2. Use `get_abs_dataset_structure` before `get_abs_data` when you need to inspect valid ABS
   dimensions and keys.
3. Use `get_abs_data` or `get_rba_table` for retrieval once you know the target dataset or table.
4. Use `get_economic_series` only for the small curated semantic shortcuts listed above.

### Example client requests

In an MCP-enabled client, the user can ask for things such as:

- "Search for datasets related to trimmed mean inflation."
- "Show me the ABS structure for CPI."
- "Fetch the last 12 observations from RBA table g1."
- "Get headline CPI from 2023 onwards."
- "Get quarterly real GDP growth from 2020."

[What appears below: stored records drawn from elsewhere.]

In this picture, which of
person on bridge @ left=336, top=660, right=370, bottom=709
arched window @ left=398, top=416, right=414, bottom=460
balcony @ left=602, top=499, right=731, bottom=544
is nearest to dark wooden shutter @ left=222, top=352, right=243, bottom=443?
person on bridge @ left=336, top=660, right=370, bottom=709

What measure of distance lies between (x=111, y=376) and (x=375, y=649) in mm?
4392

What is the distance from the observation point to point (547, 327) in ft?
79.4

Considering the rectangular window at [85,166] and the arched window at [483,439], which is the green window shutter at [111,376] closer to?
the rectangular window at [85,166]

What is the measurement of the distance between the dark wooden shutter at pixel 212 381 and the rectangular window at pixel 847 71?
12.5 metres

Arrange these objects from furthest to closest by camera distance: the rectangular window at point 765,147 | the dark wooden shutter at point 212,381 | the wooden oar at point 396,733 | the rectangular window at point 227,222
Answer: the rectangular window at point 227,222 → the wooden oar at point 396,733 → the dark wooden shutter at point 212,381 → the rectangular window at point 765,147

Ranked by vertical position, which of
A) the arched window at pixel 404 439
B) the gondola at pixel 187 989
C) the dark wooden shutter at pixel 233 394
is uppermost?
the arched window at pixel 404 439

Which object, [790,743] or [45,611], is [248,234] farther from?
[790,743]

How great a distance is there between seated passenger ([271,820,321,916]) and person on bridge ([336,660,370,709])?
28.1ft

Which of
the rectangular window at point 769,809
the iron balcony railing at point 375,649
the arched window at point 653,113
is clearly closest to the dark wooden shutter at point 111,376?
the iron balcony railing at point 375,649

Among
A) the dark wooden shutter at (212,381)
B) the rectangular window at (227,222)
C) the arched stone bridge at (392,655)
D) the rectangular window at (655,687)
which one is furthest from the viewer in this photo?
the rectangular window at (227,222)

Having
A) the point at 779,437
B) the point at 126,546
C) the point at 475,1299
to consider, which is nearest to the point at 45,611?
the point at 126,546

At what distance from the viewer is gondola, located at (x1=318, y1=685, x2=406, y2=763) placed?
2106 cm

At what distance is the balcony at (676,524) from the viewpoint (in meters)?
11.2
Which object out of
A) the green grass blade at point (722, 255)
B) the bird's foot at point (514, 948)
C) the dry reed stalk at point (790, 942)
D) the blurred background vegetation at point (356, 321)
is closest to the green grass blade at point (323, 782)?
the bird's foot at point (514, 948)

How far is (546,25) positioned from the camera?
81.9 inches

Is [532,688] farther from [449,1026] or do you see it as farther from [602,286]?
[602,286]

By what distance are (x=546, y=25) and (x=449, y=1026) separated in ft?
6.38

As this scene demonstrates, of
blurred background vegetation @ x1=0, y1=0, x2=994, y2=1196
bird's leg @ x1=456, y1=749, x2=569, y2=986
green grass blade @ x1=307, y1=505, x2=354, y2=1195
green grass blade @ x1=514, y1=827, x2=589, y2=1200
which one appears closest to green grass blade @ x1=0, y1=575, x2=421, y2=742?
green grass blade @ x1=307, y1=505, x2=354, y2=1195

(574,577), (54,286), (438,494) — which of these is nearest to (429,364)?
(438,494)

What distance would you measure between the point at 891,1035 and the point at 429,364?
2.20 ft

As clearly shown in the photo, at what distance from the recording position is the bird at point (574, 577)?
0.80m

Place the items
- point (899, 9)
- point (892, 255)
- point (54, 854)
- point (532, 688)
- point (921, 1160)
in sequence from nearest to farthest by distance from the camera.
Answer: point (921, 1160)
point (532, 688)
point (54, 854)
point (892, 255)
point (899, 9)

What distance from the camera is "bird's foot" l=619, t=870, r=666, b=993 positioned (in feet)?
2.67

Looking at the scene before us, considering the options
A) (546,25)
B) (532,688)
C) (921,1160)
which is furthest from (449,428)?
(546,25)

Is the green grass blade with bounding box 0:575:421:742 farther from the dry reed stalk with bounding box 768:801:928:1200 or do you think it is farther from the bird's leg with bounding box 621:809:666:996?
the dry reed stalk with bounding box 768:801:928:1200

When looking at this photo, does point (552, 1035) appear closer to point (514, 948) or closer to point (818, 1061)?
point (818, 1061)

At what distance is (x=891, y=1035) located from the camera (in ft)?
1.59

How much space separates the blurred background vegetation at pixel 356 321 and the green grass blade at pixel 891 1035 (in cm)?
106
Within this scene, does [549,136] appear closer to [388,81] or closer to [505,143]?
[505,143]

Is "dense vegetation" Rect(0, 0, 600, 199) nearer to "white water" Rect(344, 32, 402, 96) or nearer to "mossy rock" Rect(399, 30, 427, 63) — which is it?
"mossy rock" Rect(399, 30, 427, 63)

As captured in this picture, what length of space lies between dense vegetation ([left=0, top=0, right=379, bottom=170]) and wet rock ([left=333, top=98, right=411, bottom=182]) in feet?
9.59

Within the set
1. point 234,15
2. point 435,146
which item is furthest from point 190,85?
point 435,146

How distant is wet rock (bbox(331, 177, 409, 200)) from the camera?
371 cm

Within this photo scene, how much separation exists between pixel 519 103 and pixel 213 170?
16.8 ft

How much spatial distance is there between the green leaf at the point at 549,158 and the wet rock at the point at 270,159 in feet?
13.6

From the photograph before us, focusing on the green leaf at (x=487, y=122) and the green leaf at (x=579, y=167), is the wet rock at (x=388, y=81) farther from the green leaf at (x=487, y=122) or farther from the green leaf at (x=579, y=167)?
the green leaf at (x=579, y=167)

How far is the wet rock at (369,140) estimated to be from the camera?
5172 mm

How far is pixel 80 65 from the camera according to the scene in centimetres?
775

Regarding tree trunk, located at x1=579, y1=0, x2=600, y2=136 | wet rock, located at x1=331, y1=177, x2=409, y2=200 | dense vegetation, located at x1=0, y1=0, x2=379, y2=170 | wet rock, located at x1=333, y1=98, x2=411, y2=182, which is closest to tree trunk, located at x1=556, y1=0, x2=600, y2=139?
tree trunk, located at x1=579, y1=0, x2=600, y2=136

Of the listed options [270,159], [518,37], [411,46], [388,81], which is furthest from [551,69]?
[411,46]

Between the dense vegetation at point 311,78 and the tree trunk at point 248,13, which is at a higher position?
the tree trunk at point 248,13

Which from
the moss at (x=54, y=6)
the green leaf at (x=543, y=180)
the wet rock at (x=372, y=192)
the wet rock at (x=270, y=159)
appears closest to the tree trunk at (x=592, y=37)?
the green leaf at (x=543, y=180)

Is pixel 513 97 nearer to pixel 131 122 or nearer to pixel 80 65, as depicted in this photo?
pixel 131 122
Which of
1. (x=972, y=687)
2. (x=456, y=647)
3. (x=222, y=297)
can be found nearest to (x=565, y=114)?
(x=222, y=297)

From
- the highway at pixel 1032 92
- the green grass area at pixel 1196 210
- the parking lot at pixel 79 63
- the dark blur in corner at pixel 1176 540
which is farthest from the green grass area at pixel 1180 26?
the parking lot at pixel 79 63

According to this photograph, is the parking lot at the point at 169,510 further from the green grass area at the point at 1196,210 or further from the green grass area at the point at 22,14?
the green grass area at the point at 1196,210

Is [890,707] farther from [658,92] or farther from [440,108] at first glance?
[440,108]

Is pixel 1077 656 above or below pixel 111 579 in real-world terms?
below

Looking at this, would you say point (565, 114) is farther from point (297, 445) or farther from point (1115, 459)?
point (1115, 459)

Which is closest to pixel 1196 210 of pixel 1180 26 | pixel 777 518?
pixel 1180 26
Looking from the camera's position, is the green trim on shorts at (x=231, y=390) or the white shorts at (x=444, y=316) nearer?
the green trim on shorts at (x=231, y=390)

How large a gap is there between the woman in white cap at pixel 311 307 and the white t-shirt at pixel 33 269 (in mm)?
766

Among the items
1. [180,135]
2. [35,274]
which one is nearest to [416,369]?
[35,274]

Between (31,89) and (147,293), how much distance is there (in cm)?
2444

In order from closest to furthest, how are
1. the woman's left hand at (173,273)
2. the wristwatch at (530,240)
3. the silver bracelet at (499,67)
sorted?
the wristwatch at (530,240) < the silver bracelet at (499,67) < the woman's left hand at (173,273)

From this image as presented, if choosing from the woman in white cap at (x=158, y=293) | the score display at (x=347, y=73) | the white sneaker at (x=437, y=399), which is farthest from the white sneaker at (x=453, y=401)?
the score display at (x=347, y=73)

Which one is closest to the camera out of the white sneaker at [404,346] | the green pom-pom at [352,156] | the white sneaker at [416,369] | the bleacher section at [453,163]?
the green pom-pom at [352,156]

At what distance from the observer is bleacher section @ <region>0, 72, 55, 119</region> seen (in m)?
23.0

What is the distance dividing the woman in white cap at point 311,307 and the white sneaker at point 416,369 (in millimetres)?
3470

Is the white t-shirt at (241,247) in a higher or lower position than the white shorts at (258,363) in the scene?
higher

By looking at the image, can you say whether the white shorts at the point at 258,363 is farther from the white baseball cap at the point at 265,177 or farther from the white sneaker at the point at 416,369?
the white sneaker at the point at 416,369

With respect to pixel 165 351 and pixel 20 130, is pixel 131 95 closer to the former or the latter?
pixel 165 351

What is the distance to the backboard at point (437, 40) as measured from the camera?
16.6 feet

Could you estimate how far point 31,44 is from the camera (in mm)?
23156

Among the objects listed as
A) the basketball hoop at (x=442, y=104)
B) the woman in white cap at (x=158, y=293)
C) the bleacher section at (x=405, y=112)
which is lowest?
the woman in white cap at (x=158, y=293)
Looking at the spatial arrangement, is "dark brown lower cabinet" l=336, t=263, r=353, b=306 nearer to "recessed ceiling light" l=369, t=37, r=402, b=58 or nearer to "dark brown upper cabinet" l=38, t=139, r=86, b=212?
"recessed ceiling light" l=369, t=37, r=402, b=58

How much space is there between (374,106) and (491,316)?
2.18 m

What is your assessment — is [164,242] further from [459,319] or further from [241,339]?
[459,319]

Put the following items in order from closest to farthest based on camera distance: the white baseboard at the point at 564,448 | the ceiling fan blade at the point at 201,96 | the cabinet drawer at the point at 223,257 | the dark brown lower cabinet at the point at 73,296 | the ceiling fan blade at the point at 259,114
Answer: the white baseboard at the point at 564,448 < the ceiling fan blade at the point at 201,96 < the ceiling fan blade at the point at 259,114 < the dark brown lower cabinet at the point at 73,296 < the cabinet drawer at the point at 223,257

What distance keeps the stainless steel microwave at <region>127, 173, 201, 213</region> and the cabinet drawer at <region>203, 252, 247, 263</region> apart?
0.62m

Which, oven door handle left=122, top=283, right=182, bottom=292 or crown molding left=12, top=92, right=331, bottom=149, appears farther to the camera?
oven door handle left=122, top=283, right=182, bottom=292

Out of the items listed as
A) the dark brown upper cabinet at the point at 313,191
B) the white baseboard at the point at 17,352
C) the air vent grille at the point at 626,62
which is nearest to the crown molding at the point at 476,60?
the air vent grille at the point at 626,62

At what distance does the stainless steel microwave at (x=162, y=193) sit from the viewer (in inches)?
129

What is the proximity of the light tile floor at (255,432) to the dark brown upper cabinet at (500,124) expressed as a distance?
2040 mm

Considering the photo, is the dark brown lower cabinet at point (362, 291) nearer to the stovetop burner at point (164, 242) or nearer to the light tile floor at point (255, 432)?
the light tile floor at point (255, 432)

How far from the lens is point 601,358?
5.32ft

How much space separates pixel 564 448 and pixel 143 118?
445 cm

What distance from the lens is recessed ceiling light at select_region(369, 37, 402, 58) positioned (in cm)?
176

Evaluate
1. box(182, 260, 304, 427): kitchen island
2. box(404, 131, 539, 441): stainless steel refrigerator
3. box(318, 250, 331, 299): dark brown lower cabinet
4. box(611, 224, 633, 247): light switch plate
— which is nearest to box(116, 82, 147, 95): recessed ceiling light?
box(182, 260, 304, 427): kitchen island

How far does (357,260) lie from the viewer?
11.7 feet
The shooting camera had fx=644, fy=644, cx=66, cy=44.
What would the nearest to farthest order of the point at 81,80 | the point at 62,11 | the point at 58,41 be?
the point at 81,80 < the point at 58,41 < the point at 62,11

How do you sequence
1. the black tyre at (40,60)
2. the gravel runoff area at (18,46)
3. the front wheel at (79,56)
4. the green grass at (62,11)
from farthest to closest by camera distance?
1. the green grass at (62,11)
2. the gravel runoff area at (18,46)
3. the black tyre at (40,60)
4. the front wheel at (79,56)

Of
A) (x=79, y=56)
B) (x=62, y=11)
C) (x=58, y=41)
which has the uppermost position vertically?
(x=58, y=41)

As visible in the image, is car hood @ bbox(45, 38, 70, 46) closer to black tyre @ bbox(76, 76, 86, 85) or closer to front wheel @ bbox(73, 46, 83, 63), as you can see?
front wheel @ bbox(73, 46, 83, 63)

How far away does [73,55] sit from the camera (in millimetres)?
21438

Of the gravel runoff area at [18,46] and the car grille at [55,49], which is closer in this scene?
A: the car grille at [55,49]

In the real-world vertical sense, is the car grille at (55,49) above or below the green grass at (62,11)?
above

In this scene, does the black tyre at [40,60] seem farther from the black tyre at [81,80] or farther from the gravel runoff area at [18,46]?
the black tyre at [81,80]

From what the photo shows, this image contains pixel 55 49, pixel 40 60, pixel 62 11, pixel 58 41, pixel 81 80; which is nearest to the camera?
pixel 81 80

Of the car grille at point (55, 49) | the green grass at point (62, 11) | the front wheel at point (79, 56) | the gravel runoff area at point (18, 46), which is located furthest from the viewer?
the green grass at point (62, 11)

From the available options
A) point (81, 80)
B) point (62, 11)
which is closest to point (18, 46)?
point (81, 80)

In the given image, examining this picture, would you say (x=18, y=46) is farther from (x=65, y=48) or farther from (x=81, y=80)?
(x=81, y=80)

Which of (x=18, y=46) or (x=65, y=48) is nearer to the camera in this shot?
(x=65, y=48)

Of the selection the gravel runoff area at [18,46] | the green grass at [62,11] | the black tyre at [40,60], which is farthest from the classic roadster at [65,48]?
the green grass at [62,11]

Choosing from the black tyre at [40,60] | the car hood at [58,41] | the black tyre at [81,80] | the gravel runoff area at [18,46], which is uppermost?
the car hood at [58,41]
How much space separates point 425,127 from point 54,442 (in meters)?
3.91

### Example retrieval patterns

Discover relevant datasets:

```text
search_datasets(query="cash rate")
```

Inspect active inflation tables and optionally include discontinued RBA coverage:

```text
list_rba_tables(category="inflation", include_discontinued=True)
```

Inspect ABS dataset structure before querying:

```text
get_abs_dataset_structure(dataflow_id="CPI")
```

Fetch a filtered ABS dataset:

```text
get_abs_data(
  dataflow_id="CPI",
  key="all",
  start_period="2024-Q1",
  end_period="2024-Q4",
  last_n=4
)
```

Fetch an RBA table:

```text
get_rba_table(
  table_id="g1",
  last_n=8
)
```

Fetch an event-style RBA policy table:

```text
get_rba_table(
  table_id="a2",
  last_n=8
)
```

Resolve a curated economic concept:

```text
get_economic_series(
  concept="cash_rate_target",
  start="2020-01-01"
)
```

Resolve trimmed mean inflation using the default narrowed series:

```text
get_economic_series(
  concept="trimmed_mean_inflation",
  start="2020-01-01"
)
```

Resolve quarterly real GDP growth:

```text
get_economic_series(
  concept="gdp_growth",
  start="2020-Q1"
)
```

## Development

Install the development environment:

```bash
uv sync --python 3.12
```

Run the test suite:

```bash
uv run pytest
```

Run linting:

```bash
uv run ruff check src tests
```

## Repository Structure

```text
src/ausecon_mcp/
  catalogue/   Curated ABS and RBA discovery metadata
  parsers/     Source-specific parsers for ABS and RBA payloads
  providers/   HTTP retrieval and cache-aware source adapters
  cache.py     Simple in-memory TTL cache
  models.py    Shared normalised data structures
  server.py    FastMCP server entry point and tool registration
tests/
examples/
```

## Releasing

If you want to publish a release from this repository:

1. ensure `pyproject.toml` contains the intended version
2. commit the release-ready state
3. create an annotated git tag such as `vX.Y.Z`
4. push the branch and the tag to GitHub
5. create a GitHub Release from that tag with release notes

An example tag command is:

```bash
git tag -a vX.Y.Z -m "vX.Y.Z"
git push origin main
git push origin vX.Y.Z
```

Once the tag is on GitHub, you can create the release in the GitHub interface under
"Releases" -> "Draft a new release".